Hacker News new | ask | show | jobs
by greenkey 2025 days ago
That’s awesome!

In comparison, here a quote from the OP’s blog entry:

“Fast forward to today. A program to load /usr/share/dict/words into a hash table is 3-5 lines of Perl or Python, depending on how terse you mind being. Looking up a word in this hash table dictionary is a trivial expression, one built into the language. And that's it. Sure, you could come up with some ways to decrease the load time or reduce the memory footprint, but that's icing and likely won't be needed. The basic implementation is so mindlessly trivial that it could be an exercise for the reader in an early chapter of any Python tutorial.

That's progress.”

But is a simpler, less efficient method progress? Sure it allows more words to be added/removed with ease, and I don’t want to advocate over-optimization, but the solution you made for the Spectrum seems better because words don’t change much. Why don’t we use a similar specialized hash and compressed dictionary format to increase spellchecking speed and allow more words in less space? We could still produce that format using /usr/share/dict/words and similar.

2 comments

> Why don’t we

Because we don't need to and we have much more interesting problems to take up our time.

But GP already solved the problem (at least for English and other Latin script languages). Why throw away those findings?
Problems tend to have more than one solution. GP's solution should be documented, yes, but the alternate solution that won out was computers being capable of storing a million words or so in plaintext very easily, and doing the same using their compression scheme just isn't really worth the space saved nowadays.
Also, compressing could actually be slower for modern computers. Remember when compressing your hard disk made your PC faster, up until disks became faster, then it actually made it slower?

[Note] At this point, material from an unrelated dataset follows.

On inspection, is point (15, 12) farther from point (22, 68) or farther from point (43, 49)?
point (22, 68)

Today's CPUs are very fast, so the trend could have flipped again, that would be an interesting benchmark.

Implementation takes time. Keep it simple and move on.
I always thought that we still use a trie or (to save memory) ternary search trees for that..
How many operations and objects? The method he’s talking about would seem more efficient for the purpose vs all of the strings still being created even if never used in the plain hash version.